By CHRISTINA LOW email@example.com
Shah Alam mayor Datuk Mohd Jaafar Mohd Atan said the rain trees had grown very fast over the years and some areas looked dark.
“Some 3,310 trees have been planted here and most are rain trees.”
Mohd Jaafar said the 51.7ha park need to be upgraded to attract more visitors not only from Shah Alam but also those living in the Klang Valley.
“We have such a big park and it will be a waste if no one uses it,” he said.
The mayor intends to make the park accessible and friendly for families to spend their weekends and holidays.

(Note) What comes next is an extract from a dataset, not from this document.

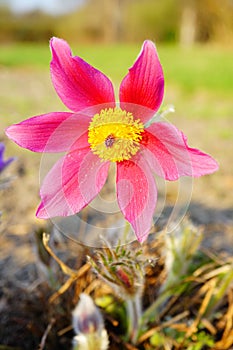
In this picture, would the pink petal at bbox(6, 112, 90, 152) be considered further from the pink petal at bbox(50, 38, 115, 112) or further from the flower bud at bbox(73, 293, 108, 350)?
the flower bud at bbox(73, 293, 108, 350)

Mohd Jaafar plans to plant fruit trees such as guava, soursop, mangosteen as well as ornamental ones like the weeping willows.
“When we have fruits trees, birds and insects will make the park their home,” he said.
With such a huge park to care for and a tight budget, Mohd Jaafar said it would take the council about three years to complete their greening and upgrading work.
However, the mayor said he was grateful that many non-governmental associations (NGO) for lending their support for the park.
So far under the Shah Alam Rivers and Trees For Life programme, the council together with government agencies and several NGOs such as Eco Warriors, Trees for Life, Sathya Sai Baba centre, Leo Club as well as students from the public and private institutions have since planted about 30,000 trees in the city.
The project which began in April involving about 1,500 volunteers has covered areas along the Damansara River, Renggam River and the Jelutong Industrial area.
Shah Alam has 1014.9ha of recreational and green zones with another 1004.8ha of forest reserve.
Educating students on the council’s ongoing green efforts was essential to remind them of the importance in keeping their neighbourhood a liveable one.
“We introduced the CARE concept which stands for conservation, awareness, recreation and education to four schools; SK TTDI Jaya, SK Jalan Kebun, SJKC Subang and SJKT Midlands,” Mohd Jaafar said.
The students were brought to a seedling site in Section 17 to experience for themselves the steps taken in planting and fertilising the trees.
Mohd Jaafar also encourages developers to work with the council in planting more trees in housing areas through the One Tree One Key programme.
Apart from tree-planting, the water quality in the lakes have also deteriorated over time and MBSA is now cleaning the Middle Lake.
Other upgrading work include providing ample parking areas, better walkways, recreational huts, rubbish bins, proper signages, a flower market, play area for children and an outdoor gym. New bridges will be built to replace the wooden ones.
Mohd Jaafar said MBSA was also planning several activities beginning early next year with a midnight walk, orchid-planting, sales of garden products, an environmental run and fish exhibitions.